Whenever the agent fails to reference a document it needed during development, or doesn’t reproduce the pattern I intended,

I feed that case back in as feedback and refine the doc triggers and working rules accordingly.

Claude Design

Given a screenshot of the project’s UI/UX, it can propose improvement ideas that stay reasonably close to the current design.
Rather than asking about the whole screen at once, targeting a specific widget or region tends to produce a more concrete, polished draft.

I haven’t tried using a design system yet, but this person’s video makes the results look pretty good.

https://www.youtube.com/watch?v=gNgHnkJc29M

The current design concept for my project is based on neumorphism.

For the next iteration, I’m thinking about refining the existing neumorphism and mixing in some glassmorphism,

and it would probably be worth pulling in a related UI kit as a design system to work alongside it.

Monthly AI Subscription Costs

With the basic combo of Claude at $20 + Codex at $20,

if you keep an eye on usage status and alternate between them, you can spread out the 5-hour limit across both.

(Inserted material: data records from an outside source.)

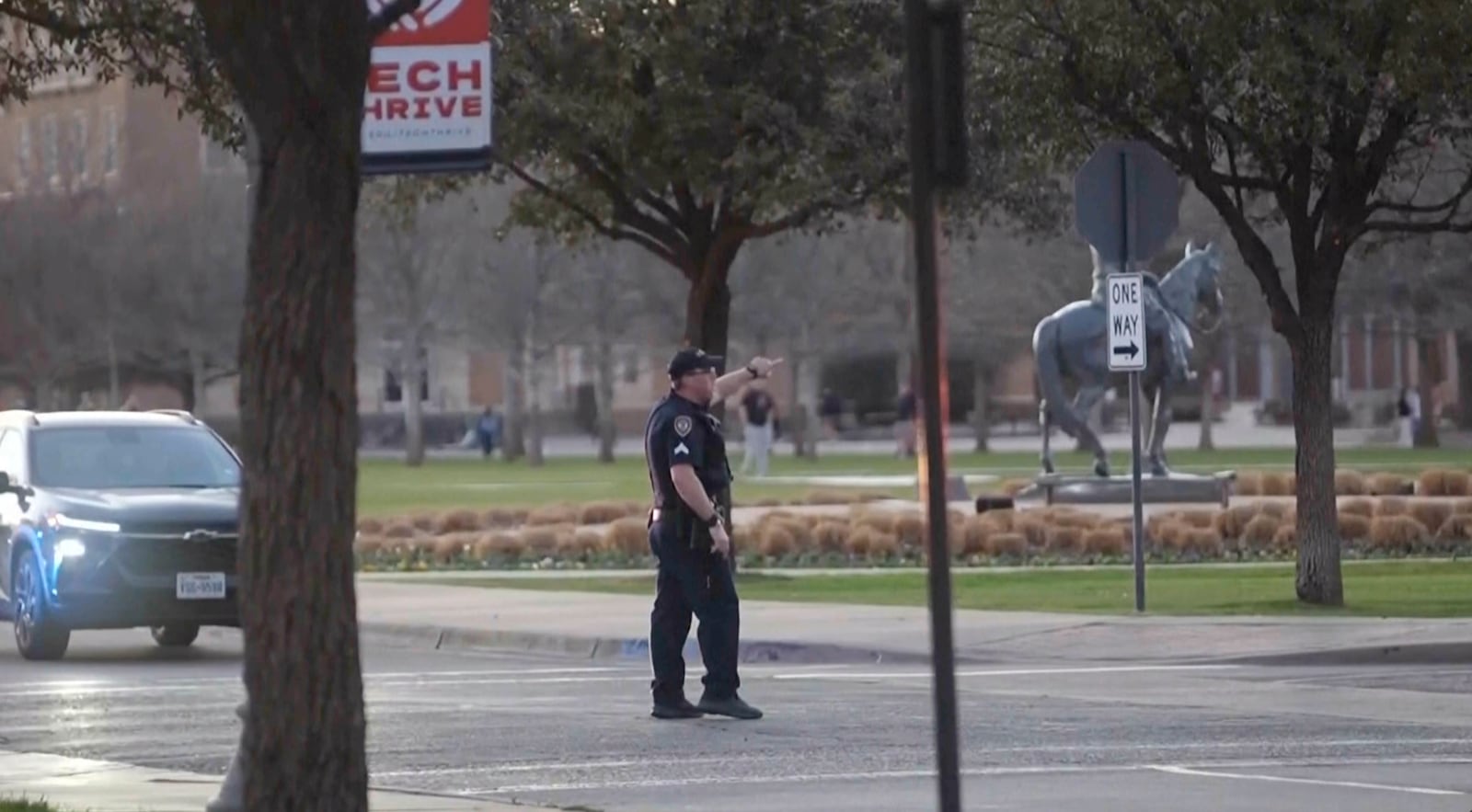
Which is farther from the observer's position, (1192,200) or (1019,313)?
(1019,313)

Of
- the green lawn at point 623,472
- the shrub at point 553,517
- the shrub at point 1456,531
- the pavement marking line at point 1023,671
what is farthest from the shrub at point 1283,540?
the green lawn at point 623,472

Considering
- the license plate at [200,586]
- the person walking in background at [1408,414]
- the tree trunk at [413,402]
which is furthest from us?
the person walking in background at [1408,414]

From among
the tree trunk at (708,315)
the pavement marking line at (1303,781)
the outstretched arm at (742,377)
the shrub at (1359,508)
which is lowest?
the pavement marking line at (1303,781)

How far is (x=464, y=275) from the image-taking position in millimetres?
66250

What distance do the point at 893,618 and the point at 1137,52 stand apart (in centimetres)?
450

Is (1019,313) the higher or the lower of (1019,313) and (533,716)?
the higher

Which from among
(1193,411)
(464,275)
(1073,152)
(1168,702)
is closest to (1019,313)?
(464,275)

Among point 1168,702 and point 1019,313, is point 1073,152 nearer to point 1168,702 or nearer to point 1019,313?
point 1168,702

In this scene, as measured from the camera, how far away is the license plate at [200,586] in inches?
715

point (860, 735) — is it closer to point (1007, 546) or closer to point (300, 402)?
point (300, 402)

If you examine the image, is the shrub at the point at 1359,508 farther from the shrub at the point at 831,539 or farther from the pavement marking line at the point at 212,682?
the pavement marking line at the point at 212,682

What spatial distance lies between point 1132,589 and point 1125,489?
11.2 m

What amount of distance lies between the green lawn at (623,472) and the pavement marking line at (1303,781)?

The weekly limit works out fine too, as long as you code on weekdays and rest on weekends.

For work with a clearly scoped feature, or for digging deep into a specific feature, I almost never feel short on tokens.

But for broadly designing a new feature from scratch, adding a large chunk of UI/UX, or working on something whose scope isn’t clearly defined, tokens get tight. Throw in planning and design work on top of that, and it gets even tighter.

In those cases, I just bump either Claude or Codex up one pricing tier.
Both services follow the same tiers: $20 → $100 → $200.